■ LISTED RECORDS ■
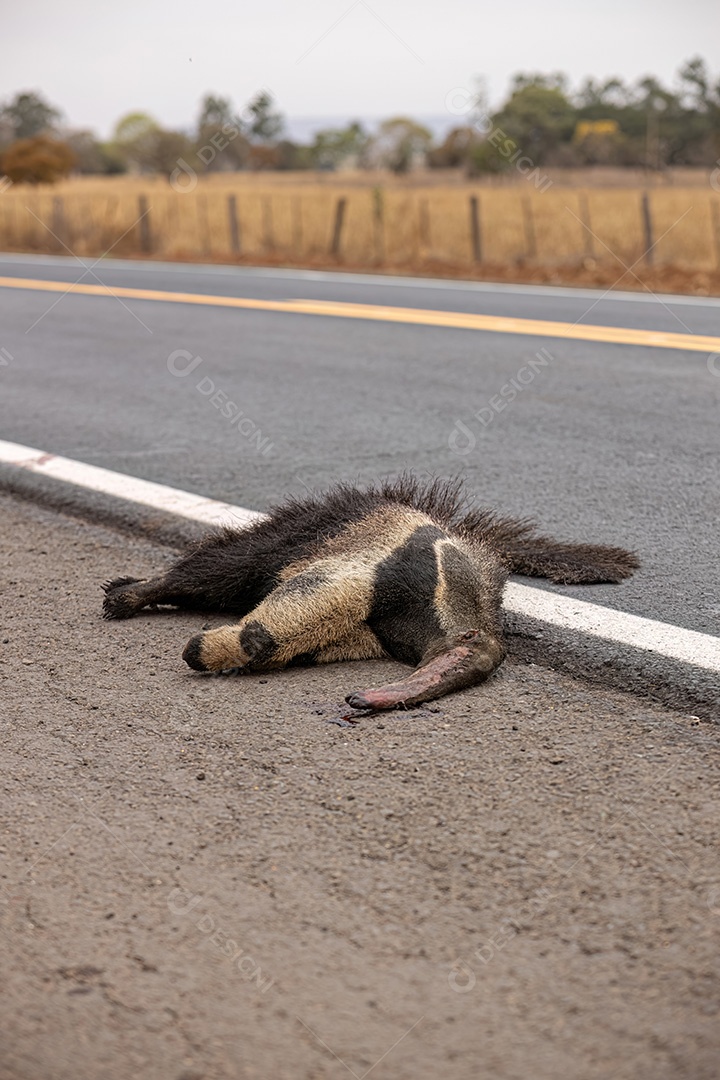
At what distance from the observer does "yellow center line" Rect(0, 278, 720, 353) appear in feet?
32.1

* * *

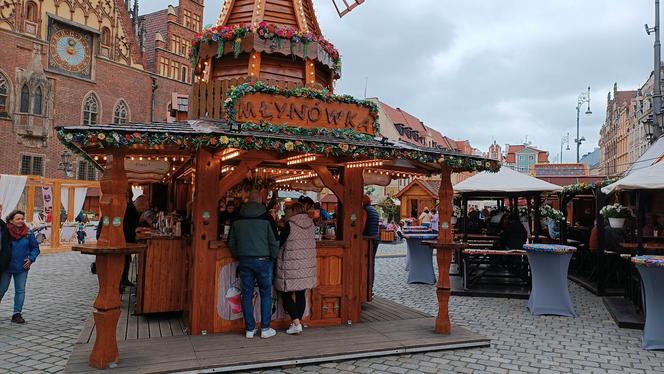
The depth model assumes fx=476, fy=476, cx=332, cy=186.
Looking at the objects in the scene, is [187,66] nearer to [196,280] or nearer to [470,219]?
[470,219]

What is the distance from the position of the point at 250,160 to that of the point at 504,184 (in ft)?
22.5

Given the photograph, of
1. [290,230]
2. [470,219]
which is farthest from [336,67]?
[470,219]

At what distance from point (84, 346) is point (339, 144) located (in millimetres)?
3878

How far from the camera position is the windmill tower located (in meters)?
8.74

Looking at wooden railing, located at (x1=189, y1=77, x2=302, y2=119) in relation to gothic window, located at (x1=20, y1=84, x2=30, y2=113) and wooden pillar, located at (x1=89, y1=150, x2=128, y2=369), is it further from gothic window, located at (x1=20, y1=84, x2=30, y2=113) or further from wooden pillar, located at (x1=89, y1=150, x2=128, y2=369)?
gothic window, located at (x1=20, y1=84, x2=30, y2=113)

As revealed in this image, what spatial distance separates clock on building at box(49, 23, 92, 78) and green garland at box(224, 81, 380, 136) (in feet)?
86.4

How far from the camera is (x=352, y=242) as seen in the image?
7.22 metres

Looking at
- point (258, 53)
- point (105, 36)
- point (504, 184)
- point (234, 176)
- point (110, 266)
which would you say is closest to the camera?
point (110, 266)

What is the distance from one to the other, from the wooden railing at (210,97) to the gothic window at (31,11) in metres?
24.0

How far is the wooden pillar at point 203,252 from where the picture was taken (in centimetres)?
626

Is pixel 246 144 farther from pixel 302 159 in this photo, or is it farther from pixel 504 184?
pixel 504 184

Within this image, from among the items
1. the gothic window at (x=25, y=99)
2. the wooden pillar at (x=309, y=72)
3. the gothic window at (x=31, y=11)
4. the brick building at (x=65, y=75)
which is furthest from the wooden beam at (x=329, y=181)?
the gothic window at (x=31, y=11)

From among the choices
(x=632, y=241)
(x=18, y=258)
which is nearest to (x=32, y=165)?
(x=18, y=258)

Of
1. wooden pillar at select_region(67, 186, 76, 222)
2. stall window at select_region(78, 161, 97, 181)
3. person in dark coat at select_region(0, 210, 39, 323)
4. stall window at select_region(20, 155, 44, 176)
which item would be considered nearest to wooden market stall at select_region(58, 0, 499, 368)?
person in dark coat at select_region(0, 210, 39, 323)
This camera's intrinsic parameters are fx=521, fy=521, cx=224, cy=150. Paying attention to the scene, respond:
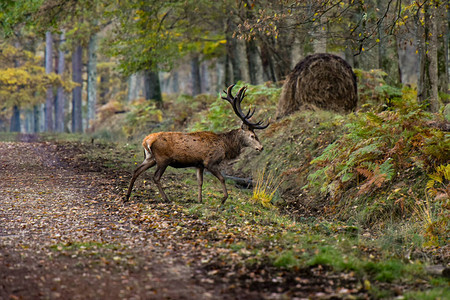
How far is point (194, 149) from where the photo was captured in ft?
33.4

■ EXERCISE DIRECTIONS ■
Render the part of the listing that opens with the line containing "As revealed in" and closes with the line containing "7.22 metres" as a Markdown table with the columns Row and Line. Number each line and skip the blank ones.

■ WORKED SOLUTION ■
| Row | Line |
|---|---|
| 1 | As revealed in this image, what spatial distance separates clock on building at box(49, 23, 92, 78) and green garland at box(224, 81, 380, 136) (in feet)? |
| 2 | 86.4 |
| 3 | How far from the camera is (x=352, y=242) as seen in the image? |
| 4 | 7.22 metres |